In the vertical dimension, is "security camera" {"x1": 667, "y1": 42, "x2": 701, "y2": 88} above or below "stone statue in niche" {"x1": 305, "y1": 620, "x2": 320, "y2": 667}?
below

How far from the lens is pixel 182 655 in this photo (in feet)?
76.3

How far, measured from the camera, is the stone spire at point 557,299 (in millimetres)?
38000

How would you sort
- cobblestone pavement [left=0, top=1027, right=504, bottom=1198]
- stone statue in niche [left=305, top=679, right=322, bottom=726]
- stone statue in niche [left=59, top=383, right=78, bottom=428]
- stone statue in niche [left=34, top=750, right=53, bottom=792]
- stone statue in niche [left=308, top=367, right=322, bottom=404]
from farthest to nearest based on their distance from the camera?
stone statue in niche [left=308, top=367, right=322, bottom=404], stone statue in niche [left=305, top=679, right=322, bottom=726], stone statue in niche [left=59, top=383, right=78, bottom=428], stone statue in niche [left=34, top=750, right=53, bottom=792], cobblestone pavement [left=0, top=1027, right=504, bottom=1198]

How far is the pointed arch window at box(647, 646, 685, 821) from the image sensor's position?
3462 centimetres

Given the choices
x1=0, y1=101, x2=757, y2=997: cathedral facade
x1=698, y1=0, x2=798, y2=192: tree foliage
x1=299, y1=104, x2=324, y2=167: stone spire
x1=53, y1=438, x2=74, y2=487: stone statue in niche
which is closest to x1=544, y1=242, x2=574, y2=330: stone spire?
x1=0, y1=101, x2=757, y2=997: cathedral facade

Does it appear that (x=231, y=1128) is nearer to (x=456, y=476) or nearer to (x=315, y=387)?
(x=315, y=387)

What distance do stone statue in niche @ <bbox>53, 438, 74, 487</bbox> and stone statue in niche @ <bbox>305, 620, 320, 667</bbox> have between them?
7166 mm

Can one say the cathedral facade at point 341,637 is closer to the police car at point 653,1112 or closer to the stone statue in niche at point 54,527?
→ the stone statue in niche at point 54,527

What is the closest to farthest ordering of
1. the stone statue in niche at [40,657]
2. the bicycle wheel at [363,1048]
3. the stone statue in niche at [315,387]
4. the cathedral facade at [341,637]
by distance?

• [Job]: Turn every line of the items above into a JSON list of strings, one string per line, leaving out blank lines.

• [Reply]:
[
  "In the vertical dimension, is \"security camera\" {\"x1\": 667, \"y1\": 42, \"x2\": 701, \"y2\": 88} above or below \"stone statue in niche\" {\"x1\": 305, \"y1\": 620, \"x2\": 320, \"y2\": 667}?",
  "below",
  "How far from the lens is pixel 182 655 in this photo (in feet)?",
  "76.3",
  "How far, measured from the camera, is the stone spire at point 557,299 (in millimetres)?",
  "38000",
  "How would you sort",
  "- cobblestone pavement [left=0, top=1027, right=504, bottom=1198]",
  "- stone statue in niche [left=305, top=679, right=322, bottom=726]",
  "- stone statue in niche [left=59, top=383, right=78, bottom=428]",
  "- stone statue in niche [left=34, top=750, right=53, bottom=792]",
  "- stone statue in niche [left=308, top=367, right=322, bottom=404]",
  "from farthest to nearest based on their distance from the camera?",
  "stone statue in niche [left=308, top=367, right=322, bottom=404], stone statue in niche [left=305, top=679, right=322, bottom=726], stone statue in niche [left=59, top=383, right=78, bottom=428], stone statue in niche [left=34, top=750, right=53, bottom=792], cobblestone pavement [left=0, top=1027, right=504, bottom=1198]",
  "How far is the pointed arch window at box(647, 646, 685, 821) from the image sensor's position?",
  "3462 centimetres",
  "Given the choices",
  "x1=0, y1=101, x2=757, y2=997: cathedral facade",
  "x1=698, y1=0, x2=798, y2=192: tree foliage",
  "x1=299, y1=104, x2=324, y2=167: stone spire",
  "x1=53, y1=438, x2=74, y2=487: stone statue in niche",
  "which is closest to x1=544, y1=242, x2=574, y2=330: stone spire?",
  "x1=0, y1=101, x2=757, y2=997: cathedral facade",
  "Does it appear that (x=231, y=1128) is nearer to (x=456, y=476) or nearer to (x=315, y=387)?",
  "(x=315, y=387)",
  "What distance do stone statue in niche @ <bbox>53, 438, 74, 487</bbox> and stone statue in niche @ <bbox>305, 620, 320, 667</bbox> have between them?",
  "7166 mm",
  "Can one say the cathedral facade at point 341,637 is closer to the police car at point 653,1112 or closer to the stone statue in niche at point 54,527?",
  "→ the stone statue in niche at point 54,527",
  "What is the closest to farthest ordering of",
  "1. the stone statue in niche at [40,657]",
  "2. the bicycle wheel at [363,1048]",
  "3. the stone statue in niche at [315,387]",
  "4. the cathedral facade at [341,637]",
  "by distance?"
]